Россичи манили илвичей искусством скакать не в седле, а стоя на скользком крупе коня, умением на размашистом скаку зубами подхватить из травы холщовую зепь-сумку, снять рожном копья подвешенное на рогульку колечко из ивового прутика, срубить, не сломав, воткнутую в землю ветку.
Редкое сердце не зажигалось завистливой ревностью, когда пять стрел выпускал Ратибор или другой слобожанин. Все стрелы одна за другой пучком садились в турью шкуру так тесно, что пять расщепов можно было закрыть одной ладонью.
Ели по-летнему – мясное варево с приправой из лука, молодых кореньев и трав, печеное мясо и рыбу, дичину – вволю. Хватало всем сотового меда, сыров, молока. Хлеба не было, как всегда, до новинки.
Как-то вечером объявился у слободы Павич, князь-старшина из илвичского племени. Приехал с двумя провожатыми, как подобает.

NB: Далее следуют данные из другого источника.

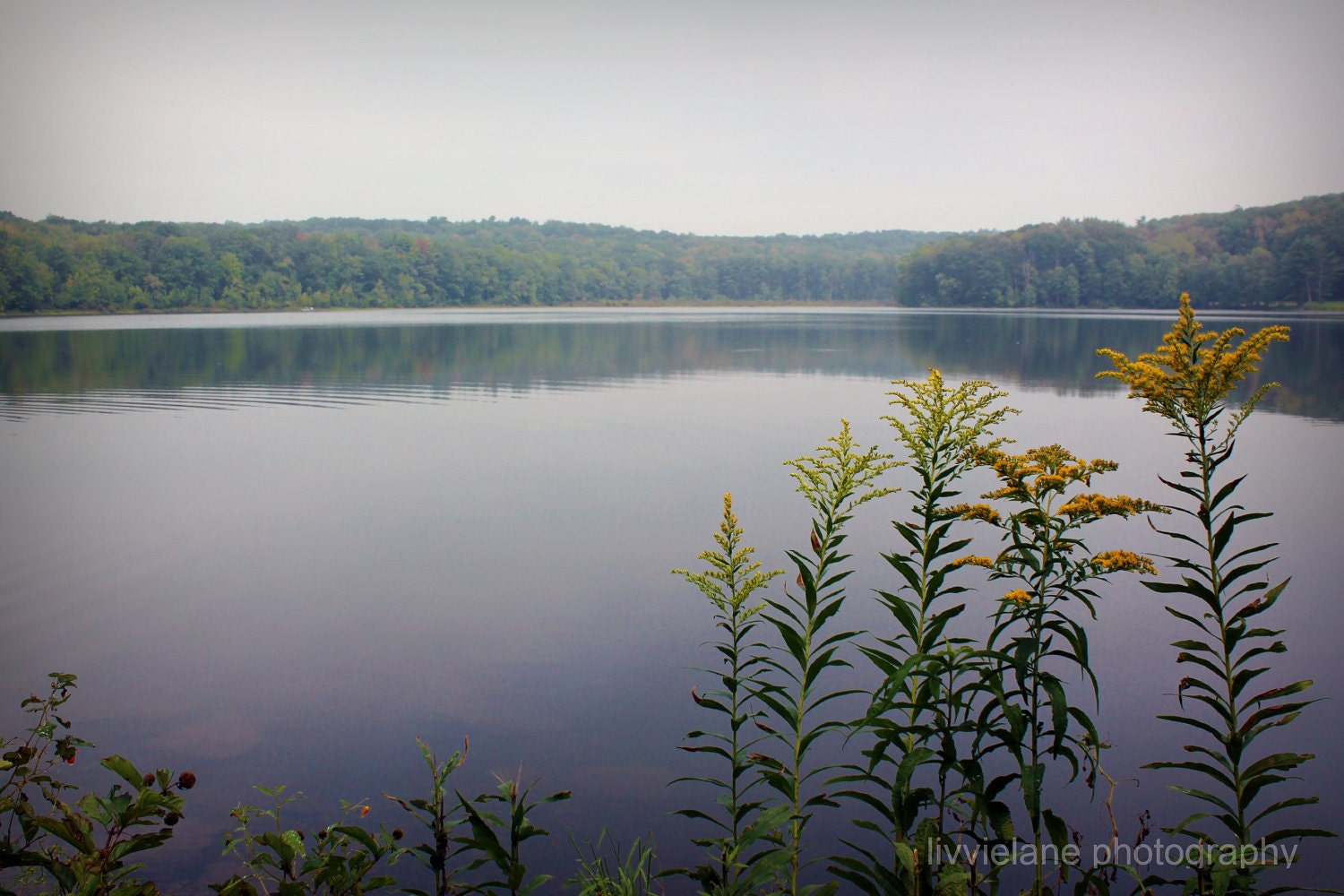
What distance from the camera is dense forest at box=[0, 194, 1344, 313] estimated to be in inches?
2960

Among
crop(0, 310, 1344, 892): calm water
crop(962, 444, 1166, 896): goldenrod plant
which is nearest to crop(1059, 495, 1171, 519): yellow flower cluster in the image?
crop(962, 444, 1166, 896): goldenrod plant

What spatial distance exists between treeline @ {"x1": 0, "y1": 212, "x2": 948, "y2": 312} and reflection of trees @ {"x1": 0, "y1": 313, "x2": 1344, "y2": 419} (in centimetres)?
1856

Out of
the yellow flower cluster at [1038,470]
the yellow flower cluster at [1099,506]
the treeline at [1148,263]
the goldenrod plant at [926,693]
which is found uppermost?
the treeline at [1148,263]

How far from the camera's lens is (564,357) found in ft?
118

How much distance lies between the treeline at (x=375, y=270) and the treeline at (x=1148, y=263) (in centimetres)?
3846

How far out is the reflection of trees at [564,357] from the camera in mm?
26938

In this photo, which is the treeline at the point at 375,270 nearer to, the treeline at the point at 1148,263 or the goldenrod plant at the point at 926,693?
the treeline at the point at 1148,263

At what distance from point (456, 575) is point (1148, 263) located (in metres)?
105

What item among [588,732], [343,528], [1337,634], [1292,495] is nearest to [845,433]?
[588,732]

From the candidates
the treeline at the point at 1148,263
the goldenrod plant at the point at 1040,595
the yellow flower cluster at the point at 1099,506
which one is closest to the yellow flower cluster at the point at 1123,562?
the goldenrod plant at the point at 1040,595

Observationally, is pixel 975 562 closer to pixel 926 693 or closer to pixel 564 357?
pixel 926 693

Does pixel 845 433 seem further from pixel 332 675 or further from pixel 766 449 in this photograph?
pixel 766 449

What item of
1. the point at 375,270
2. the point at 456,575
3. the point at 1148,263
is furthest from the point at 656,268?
the point at 456,575

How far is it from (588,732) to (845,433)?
298cm
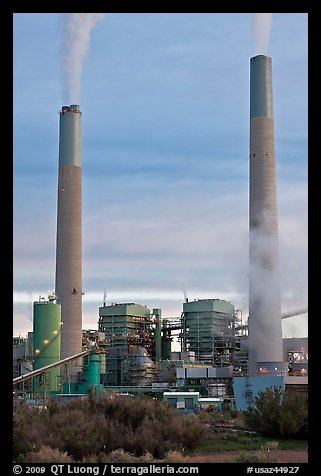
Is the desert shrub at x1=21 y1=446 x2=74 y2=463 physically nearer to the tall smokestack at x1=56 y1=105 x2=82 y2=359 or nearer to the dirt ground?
the dirt ground

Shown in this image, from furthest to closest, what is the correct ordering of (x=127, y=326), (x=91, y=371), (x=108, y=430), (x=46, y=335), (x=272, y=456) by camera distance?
(x=127, y=326) < (x=91, y=371) < (x=46, y=335) < (x=108, y=430) < (x=272, y=456)

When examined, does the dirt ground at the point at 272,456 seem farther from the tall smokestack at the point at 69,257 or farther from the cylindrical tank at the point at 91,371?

Старик сильный, бодрый, с усами длиннее, чем у Всеслава, Павич не пожелал подняться в слободу и принять братское угощение от росского воеводы. Надменно и грубо Павич потребовал:
– Парней верни мне тотчас же, – и назвал шесть имен.
– Почему же так? Добром тех парней отпустили.
– Отпустили, а теперь берем.
Сердитый старик повернул коня – не о чем больше болтать языком – и крикнул на прощанье:
– Держать будешь – худу быть. Сами же не захотят уйти, станут изгоями. Не видать им своего рода, как мне – моей спины!
Еще что-то кричал Павич с ходу. Всеслав мял толстый ремень пояса, зубами бы изжевал! Догнать глупого, снять с конька да повозить лицом по земле, пока нос не сотрется до гладкого места.
– Видишь, вот оно как, так оно и есть, так и пойдет, – налил масла в огонь Колот. Князь-старшина с малыми перерывами гостил в слободе с весны. В родах говорили, что Колот-ведун чует беду из степи.
– Верно сказано, – ответил Всеслав побратиму, – пчел не поморивши, меду не есть.
– Морильни-то нет еще, нет, нет, – сказал Колот, охватив друга за плечи. – И дыма-то нечем развесть. Гнуться придется. А ты заметил, как хитро Павич сказал: «Коль сами не захотят уйти…» Сами и не захотят, он же скажет – ты не пустил. Силен обычай – завет родительский: не нами поставленный – не нами и отменится. Не вернется хоть один илвичский из шести – скажут: отняли человека из рода, россичи все одно что хазары.
С невидным оружьишком пришли дальние шестеро илвичей. Погордились в росской слободе настоящими луками, тяжелыми мечами, цветными колчанами. На хороших конях поездили. Пешком пришли, пешком и ушли. Ушли парни под начало старших, опять пашни пахать, землю рыть, огороды городить, в лесу топорничать, поле полоть, скот пасти, засеки поправлять, кожи мять, шкуры выделывать, овец стричь, сапоги шить – всей работы в роду за день не расскажешь и до века не переделаешь.